For one, Telecare’s dedication to consistent repetition of training has had a positive, cumulative effect. “I think as a culture we've developed greater and greater skill at using CPI. And so over that time, when we look at the figures, we've seen almost a 70% drop in the use of seclusion over the five plus years that we've been open. And we've also seen an 80% drop in the use of physical restraint,” explains Toby. (To see a case study of the Telecare facility in Lakewood, including these statistics, click over to TechValidate.)
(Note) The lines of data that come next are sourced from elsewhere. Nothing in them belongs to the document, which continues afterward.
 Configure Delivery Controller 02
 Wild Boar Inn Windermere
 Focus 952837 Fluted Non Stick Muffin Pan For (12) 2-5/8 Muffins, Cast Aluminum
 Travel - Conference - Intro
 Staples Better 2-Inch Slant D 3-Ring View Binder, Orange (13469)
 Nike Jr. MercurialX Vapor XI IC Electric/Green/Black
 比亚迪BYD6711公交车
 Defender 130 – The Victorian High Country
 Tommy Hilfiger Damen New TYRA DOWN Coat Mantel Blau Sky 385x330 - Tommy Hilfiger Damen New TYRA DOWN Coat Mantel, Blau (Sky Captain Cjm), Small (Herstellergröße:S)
How Telecare is focused on recovery-centered treatment

The Telecare organization embraces a recovery framework, the Recovery-Centered Clinical System, or RCCS, that is based on the importance of a collaborative approach. Toby explains how the RCCS works: “I would say that [there are] two important pieces: one, that the culture here is focused on the idea of recovery, and [two], making that the focus of our work. So with each individual, we're asking them to invite us into their world, and try and identify what works for them, what their strengths are, and co-create a plan with them that really speaks to their uniqueness. . . . It really begins to focus the recovery conversation on the individual rather than presenting them with a predestined treatment program that they either get into or don't. So you know, we're looking to help people get excited about their own wellness rather than telling them what wellness looks like.”
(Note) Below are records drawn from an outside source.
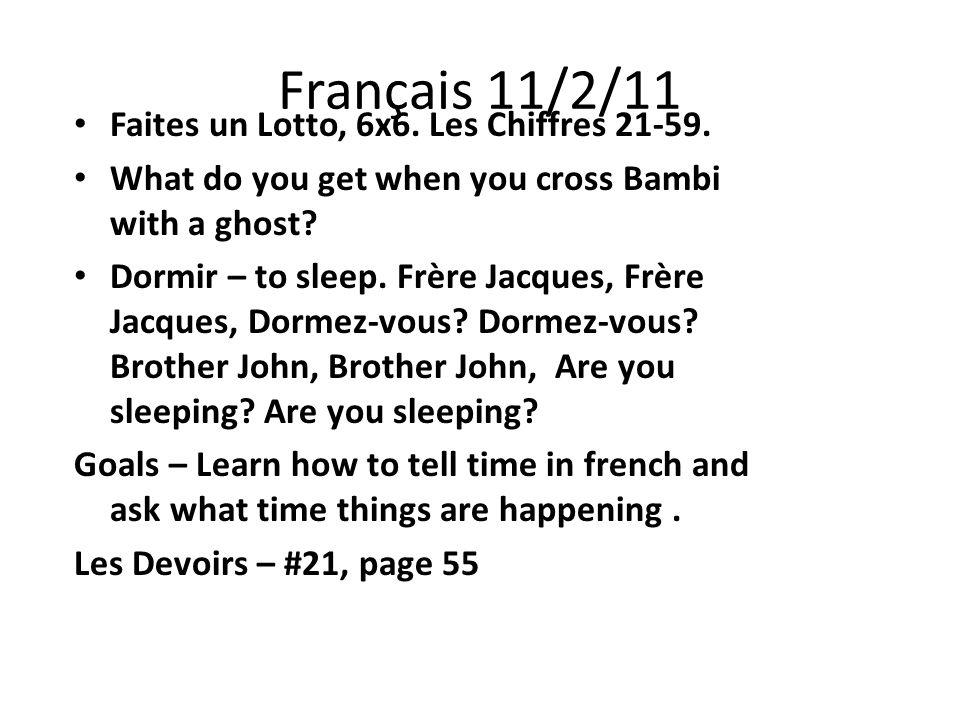 Français 11/2/11 Faites un Lotto, 6x6. Les Chiffres 21-59.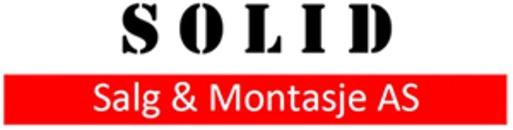 Solid Salg & Montasje AS logo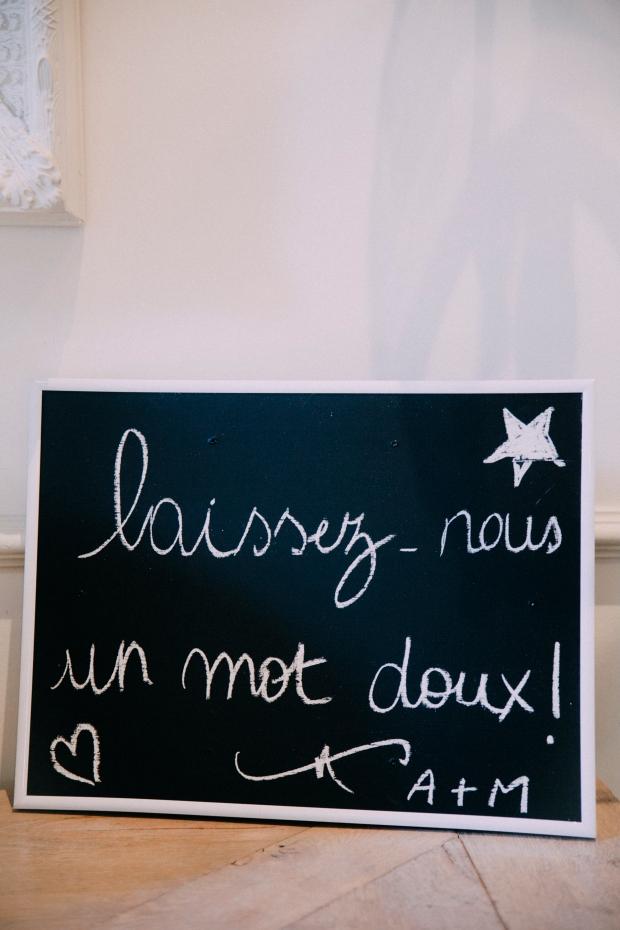 Aurore et Maxime-031015-3424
We help people get excited about their own wellness rather than telling them what it should look like.
 
Guest biography
Toby Estler, M.A., LMFT is a licensed marriage and family therapist in both Washington state and California. He has been working at Telecare’s adult in-patient evaluation and treatment center in Lakewood, WA for three years as a social service specialist and in 2014 joined the team of CPI facilitators, offering monthly trainings to new and current staff.
 
Since starting in the field in 2000, Toby has worked in a variety of mental health delivery systems, including Wraparound, acute in-patient adolescent, community mental health centers, and educational settings. Toby also maintains a private practice seeing clients in person and online. When not working, he’s most likely to be found running trails through the forests, hills, and mountains of Washington.